Menguji Soliditas Koalisi Pendukung Ahok
A
A
A
Adi Prayitno
Dosen Politik UIN Jakarta dan Peneliti The Political Literacy Institute
SETELAH melalui proses politik yang cukup pelik, akhirnya PDIP bersama Nasdem, Hanura, dan Golkar turut serta mengusung Basuki Tjahaja Purnama alias Ahok dan Djarot Saiful Hidayat sebagai pasangan calon gubernur dan calon wakil gubernur dalam Pilkada DKI Jakarta 2017 mendatang.
Banyak kalangan menilai, setelah PDIP memutuskan mendukung Ahok, gelaran Pilkada DKI Jakarta sebatas seremonial karena pemenangnya sudah bisa diterka. Penilaian tersebut didasarkan pada sejumlah hasil survei mutakhir yang menempatkan Ahok sebagai kandidat yang nyaris tanpa tanding.
Sepintas lalu, tafsir politik semacam ini ada korelasinya jika membaca arah politik secara linear. Dua penantang Ahok, yakni Agus Harimurti Yudhoyono dan Sylviana Murni serta pasangan Anies Baswedan dan Sandiaga Uno masih kalah jauh dari popularitas dan elektabilitas Ahok.
Namun, tak ada yang absolut dalam politik. Apa pun bisa terjadi dalam hitungan detik. Andrew Heywood menyitir ahli politik kenamaan asal Prusia, Otto von Bismarck, dalam Political Theory (1999) menyebut politik sebagai seni kemungkinan (the art of possibilities). Politik dipercaya mampu mengubah sesuatu yang tak mungkin menjadi serba mungkin.

Tugas Singkat:
Salin kembali seluruh tulisan tentang koalisi pendukung Ahok di atas tanpa mengubah satu kata pun.

Cuplikan Sumber:
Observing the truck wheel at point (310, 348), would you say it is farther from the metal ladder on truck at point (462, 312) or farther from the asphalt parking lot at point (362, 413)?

Hasil Tugas:
Menguji Soliditas Koalisi Pendukung Ahok
A
A
A
Adi Prayitno
Dosen Politik UIN Jakarta dan Peneliti The Political Literacy Institute
SETELAH melalui proses politik yang cukup pelik, akhirnya PDIP bersama Nasdem, Hanura, dan Golkar turut serta mengusung Basuki Tjahaja Purnama alias Ahok dan Djarot Saiful Hidayat sebagai pasangan calon gubernur dan calon wakil gubernur dalam Pilkada DKI Jakarta 2017 mendatang.
Banyak kalangan menilai, setelah PDIP memutuskan mendukung Ahok, gelaran Pilkada DKI Jakarta sebatas seremonial karena pemenangnya sudah bisa diterka. Penilaian tersebut didasarkan pada sejumlah hasil survei mutakhir yang menempatkan Ahok sebagai kandidat yang nyaris tanpa tanding.
Sepintas lalu, tafsir politik semacam ini ada korelasinya jika membaca arah politik secara linear. Dua penantang Ahok, yakni Agus Harimurti Yudhoyono dan Sylviana Murni serta pasangan Anies Baswedan dan Sandiaga Uno masih kalah jauh dari popularitas dan elektabilitas Ahok.
Namun, tak ada yang absolut dalam politik. Apa pun bisa terjadi dalam hitungan detik. Andrew Heywood menyitir ahli politik kenamaan asal Prusia, Otto von Bismarck, dalam Political Theory (1999) menyebut politik sebagai seni kemungkinan (the art of possibilities). Politik dipercaya mampu mengubah sesuatu yang tak mungkin menjadi serba mungkin.